One key advantage of biotechnology is that it can offer low-cost raw materials--a key driver for the chemical industry. "Chemical companies see cheap raw materials to create new products and functionalities," says Mr. Drumm. While traditional raw material costs for the chemical industry have been rising over time, raw material costs for biotech have been declining.
For example, glucose as produced as a by-product from the corn wet milling process goes for around 6 cents per pound. In the future, it will be produced via cellulose degradation for about half that price.
Most recently, Cargill Dow LLC has teamed up with Codexis Inc., a unit of Maxygen Inc., to develop a novel synthesis for a key raw material for its NatureWorks PLA (polylactide) used to make plastics from biomass.
Since small companies in industries, such as biotechnology, take bigger risks and tend to be more innovative, and large companies are good at marketing, understanding customer needs and bringing products to market, the result has been a growth in partnerships and acquisitions of biotech companies. "The tools of innovation largely lie within these smaller companies," Mr. Drumm points out.

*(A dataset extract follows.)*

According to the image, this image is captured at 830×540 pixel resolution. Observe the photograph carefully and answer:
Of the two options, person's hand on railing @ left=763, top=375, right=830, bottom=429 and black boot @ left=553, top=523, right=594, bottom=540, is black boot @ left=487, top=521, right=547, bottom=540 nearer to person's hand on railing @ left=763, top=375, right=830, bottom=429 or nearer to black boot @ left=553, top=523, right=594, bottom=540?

In the chemical industry, companies are clearly accelerating the role of biotech to fuel growth. Traditional companies such as Dow Chemical and DuPont have made a number of acquisitions in biotechnology as well as partnerships. In addition to Cargill Dow, Dow Chemical has formed an industrial enzymes JV with Diversa called Innovase LLC and acquired Cargill Hybrid Seeds and The Collaborative Group's biotechnology services division. European company DSM is transforming itself from a producer of petrochemicals and plastics to one focused on fine chemicals and biotech.
New frontiers in chemical/biotech collaboration are being forged by companies such as Dow Corning Corp. and Genencor International Inc., which in October 2001 formed a $35 million strategic alliance to develop silicon biotechnology to create unique materials.